Se levanta del sofá y se dirige a las cinco botellas de vino que reposan sobre la estantería. Abre la mejor, claro, no habrá tiempo para descorchar otra. Enciende el reproductor de música para acallar los claxon de los vehículos que quieren huir allá a lo lejos y que aún no son conscientes de que no hay escapatoria posible, que todo va a terminar en un poco más de media hora. Se sirve la primera copa, relamiéndose en ese sonido que emana de la botella al caer y que siempre fue su favorito.
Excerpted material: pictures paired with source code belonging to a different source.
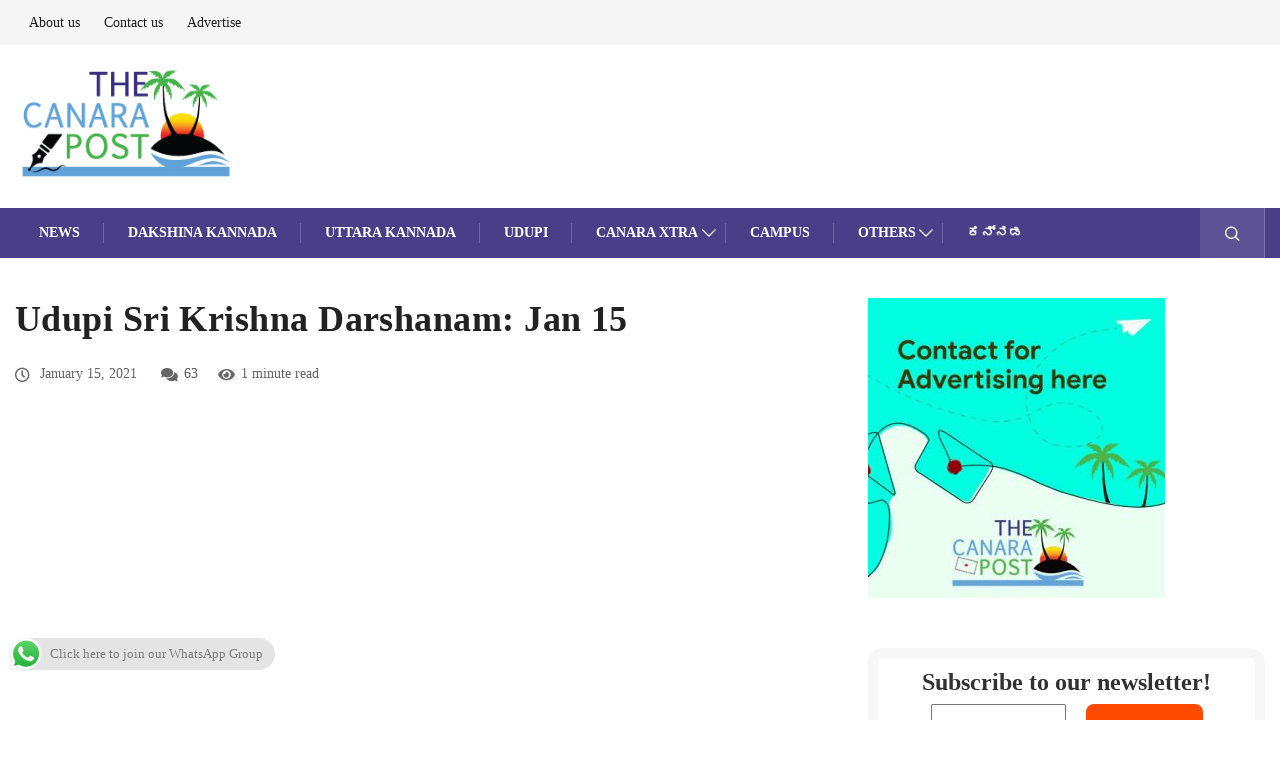

--- FILE ---
content_type: text/html; charset=utf-8
request_url: https://www.google.com/recaptcha/api2/aframe
body_size: 266
content:
<!DOCTYPE HTML><html><head><meta http-equiv="content-type" content="text/html; charset=UTF-8"></head><body><script nonce="9fdV8-zE-esvsYuxsf4kOA">/** Anti-fraud and anti-abuse applications only. See google.com/recaptcha */ try{var clients={'sodar':'https://pagead2.googlesyndication.com/pagead/sodar?'};window.addEventListener("message",function(a){try{if(a.source===window.parent){var b=JSON.parse(a.data);var c=clients[b['id']];if(c){var d=document.createElement('img');d.src=c+b['params']+'&rc='+(localStorage.getItem("rc::a")?sessionStorage.getItem("rc::b"):"");window.document.body.appendChild(d);sessionStorage.setItem("rc::e",parseInt(sessionStorage.getItem("rc::e")||0)+1);localStorage.setItem("rc::h",'1769260313102');}}}catch(b){}});window.parent.postMessage("_grecaptcha_ready", "*");}catch(b){}</script></body></html>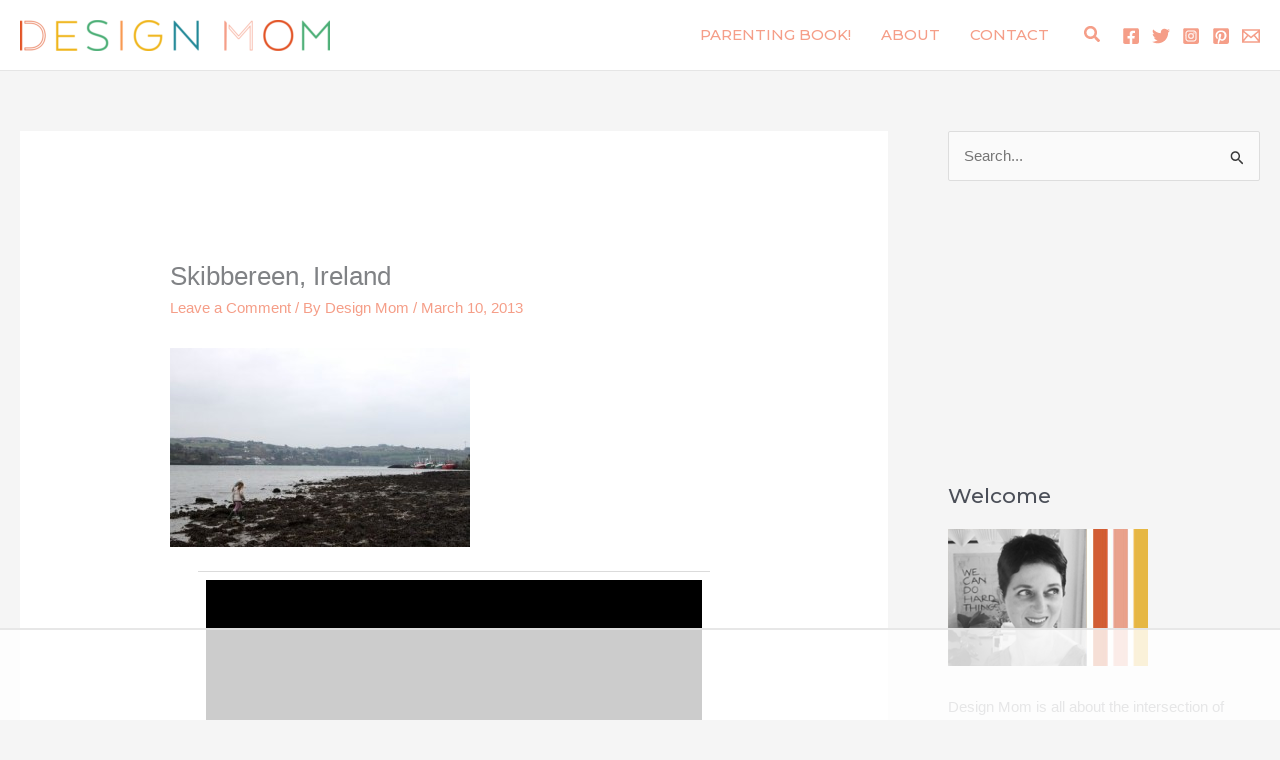

--- FILE ---
content_type: text/html
request_url: https://api.intentiq.com/profiles_engine/ProfilesEngineServlet?at=39&mi=10&dpi=936734067&pt=17&dpn=1&iiqidtype=2&iiqpcid=d4a74b97-d301-4dac-91dd-93a85d75fe20&iiqpciddate=1769041024157&pcid=564eb8f3-c8a3-4d1d-8ee6-8afa593cc9d5&idtype=3&gdpr=0&japs=false&jaesc=0&jafc=0&jaensc=0&jsver=0.33&testGroup=A&source=pbjs&ABTestingConfigurationSource=group&abtg=A&vrref=https%3A%2F%2Fdesignmom.com
body_size: 55
content:
{"abPercentage":97,"adt":1,"ct":2,"isOptedOut":false,"data":{"eids":[]},"dbsaved":"false","ls":true,"cttl":86400000,"abTestUuid":"g_fe25888f-f65b-4e55-b185-12177d3b7b22","tc":9,"sid":-1051847792}

--- FILE ---
content_type: text/html; charset=utf-8
request_url: https://www.google.com/recaptcha/api2/aframe
body_size: 268
content:
<!DOCTYPE HTML><html><head><meta http-equiv="content-type" content="text/html; charset=UTF-8"></head><body><script nonce="YGuI46yI2f6p6jjJlkPokg">/** Anti-fraud and anti-abuse applications only. See google.com/recaptcha */ try{var clients={'sodar':'https://pagead2.googlesyndication.com/pagead/sodar?'};window.addEventListener("message",function(a){try{if(a.source===window.parent){var b=JSON.parse(a.data);var c=clients[b['id']];if(c){var d=document.createElement('img');d.src=c+b['params']+'&rc='+(localStorage.getItem("rc::a")?sessionStorage.getItem("rc::b"):"");window.document.body.appendChild(d);sessionStorage.setItem("rc::e",parseInt(sessionStorage.getItem("rc::e")||0)+1);localStorage.setItem("rc::h",'1769041031694');}}}catch(b){}});window.parent.postMessage("_grecaptcha_ready", "*");}catch(b){}</script></body></html>

--- FILE ---
content_type: text/plain
request_url: https://rtb.openx.net/openrtbb/prebidjs
body_size: -83
content:
{"id":"f3aa1fb4-d59e-4c7b-a573-fa4fa7439152","nbr":0}

--- FILE ---
content_type: text/plain; charset=UTF-8
request_url: https://at.teads.tv/fpc?analytics_tag_id=PUB_17002&tfpvi=&gdpr_consent=&gdpr_status=22&gdpr_reason=220&ccpa_consent=&sv=prebid-v1
body_size: 56
content:
OTQ1NTYzMzctMWEyMi00YzgxLTg5NGItZTkxNDhiMzJkNzM2Iy05LTg=

--- FILE ---
content_type: text/plain
request_url: https://rtb.openx.net/openrtbb/prebidjs
body_size: -218
content:
{"id":"594a063c-988b-48a3-9332-e5761e681369","nbr":0}

--- FILE ---
content_type: text/plain
request_url: https://rtb.openx.net/openrtbb/prebidjs
body_size: -218
content:
{"id":"e805f660-67c7-43ac-8923-2ef4a88a9a7a","nbr":0}

--- FILE ---
content_type: text/plain
request_url: https://rtb.openx.net/openrtbb/prebidjs
body_size: -218
content:
{"id":"40de2302-034b-465f-9dc1-73b5a7ce8419","nbr":0}

--- FILE ---
content_type: text/plain
request_url: https://rtb.openx.net/openrtbb/prebidjs
body_size: -218
content:
{"id":"c58b6049-8a74-4858-8694-4f85eaaf7ffd","nbr":0}

--- FILE ---
content_type: text/plain
request_url: https://rtb.openx.net/openrtbb/prebidjs
body_size: -218
content:
{"id":"e72fe08b-b6dc-4111-8c5a-d4ec0c26468d","nbr":0}

--- FILE ---
content_type: text/plain
request_url: https://rtb.openx.net/openrtbb/prebidjs
body_size: -218
content:
{"id":"b606ba3a-9aea-4351-8da5-57df32a35550","nbr":0}

--- FILE ---
content_type: text/plain
request_url: https://rtb.openx.net/openrtbb/prebidjs
body_size: -218
content:
{"id":"6232f591-8414-414e-82cd-fa88cf9657ac","nbr":0}

--- FILE ---
content_type: text/plain
request_url: https://rtb.openx.net/openrtbb/prebidjs
body_size: -218
content:
{"id":"8d5049c2-b1fd-4ef6-9eca-92ca0fe3d09d","nbr":0}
Bebe un trago. “Delicioso” – se dice para sí antes de volver a sentarse y buscar una posición cómoda para acabar sus días. Se lleva de nuevo el cristal a los labios y vuelve a beber evadiéndose de allí a la velocidad del rayo, surcando océanos de tiempo, que diría Bram Stoker, para volver a encontrarse con ella, para vislumbrarla en su mente una última vez. Y allí aparece de nuevo.


Le sonríe con dulzura, con las mejillas sonrojadas y sus ojos vidriosos. Lo recibe con un abrazo y luego lo besa en la mejilla. El sonido de su voz se cuela en sus tímpanos como la más bonita composición musical  y el roce de su piel se hace el lugar perfecto para decirle adiós a esta vida que está por terminar. La besa y, sin estar ella presente, siente sus labios como lo hizo antaño, porque podrían pasar cien mil millones de años y ese sabor jamás se marcharía del todo de su boca. Le dice que la quiere, que siente haberla dejado ir, que ojalá todo hubiese sido distinto y que se arrepiente de todo lo que le ha llevado a tener que inventarse ese final en su mente, a que no pueda ser real, a que ahora, cuando la guerra toca a su fin y la corneta de los cuatro jinetes resuena con fuerza, no esté ahí viendo arder el mundo junto a él.

El cielo se ennegrece y el miedo se apodera de todo. La luz artificial desaparece y todo queda gris. Él rompe a llorar. Lo que parecía una lágrima perdida se convierte en un manantial sin final aparente que, sin embargo y aunque muchos no lo crean, no tiene nada que ver con el miedo a lo que vendrá, sino con la resignación de que ella está ahora en los brazos de otro que sí podrá acabar sus días con la mujer más maravillosa de cuantas existen mientras que él, ese pobre desdichado con la boca azulada por el vino, se tendrá que conformar con un recuerdo insulso que nunca se marchó del todo.

Vuelve a mirar el reloj antes de volverse a llenar la copa. Apenas unos segundos para que todo termine. Cierra los ojos, saborea de nuevo el líquido y piensa por última vez en ella. Y entonces, el sonido ensordecedor de un proyectil termina con todo cuanto conocimos y se lleva consigo el corazón roto de un chico empapado en vino y totalmente borracho de amor.